转换数据帧的 Pandas dtype

声明:本页面是StackOverFlow热门问题的中英对照翻译,遵循CC BY-SA 4.0协议,如果您需要使用它,必须同样遵循CC BY-SA许可,注明原文地址和作者信息,同时你必须将它归于原作者(不是我):StackOverFlow 原文地址: http://stackoverflow.com/questions/28817902/
Warning: these are provided under cc-by-sa 4.0 license. You are free to use/share it, But you must attribute it to the original authors (not me): StackOverFlow

提示:将鼠标放在中文语句上可以显示对应的英文。
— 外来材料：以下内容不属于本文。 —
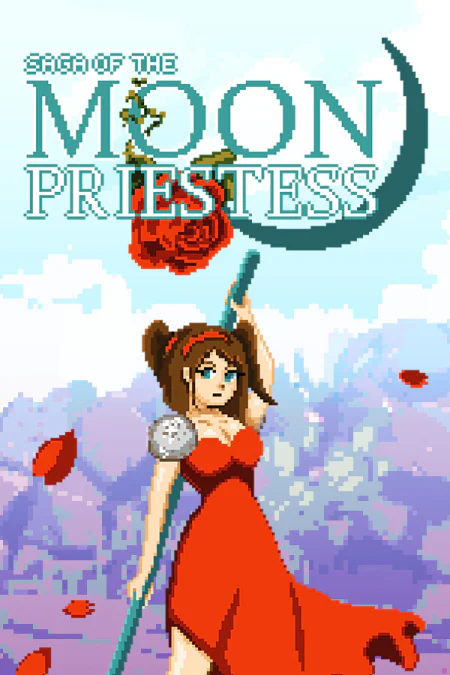 Saga of the Moon Priestess — скриншот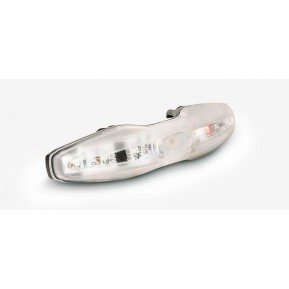 MET Safe-T USB LED Light – компактный задний фонарь для велосипедных шлемов MET Фото №1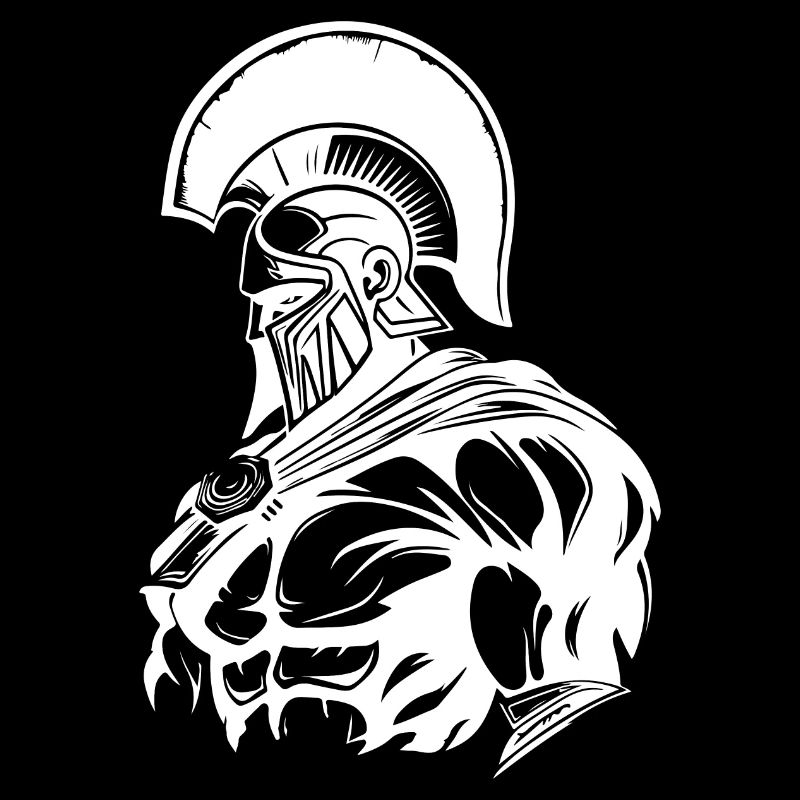 Spartan Gladiator Muscles Bodybuilding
显示中英文
时间:2020-09-13 22:59:58  来源:igfitidea点击:

Convert Pandas dtype of dataframe

pythonnumpypandask-means

提问by conr404

I have a Pandasdataframe which is stored as an 'object', but I need to change the dataframe structure to an 'int' as the 'object' dtype will not process in the kmeans()function of numpylibrary

我有一个存储为“对象”的Pandas数据帧,但我需要将数据帧结构更改为“int”,因为“对象”数据类型不会在numpy库的kmeans()函数中处理

I have managed to convert each column of the dataframe into an float64,based on this example Pandas: change data type of columnsbut I can't change the whole thing into anything else.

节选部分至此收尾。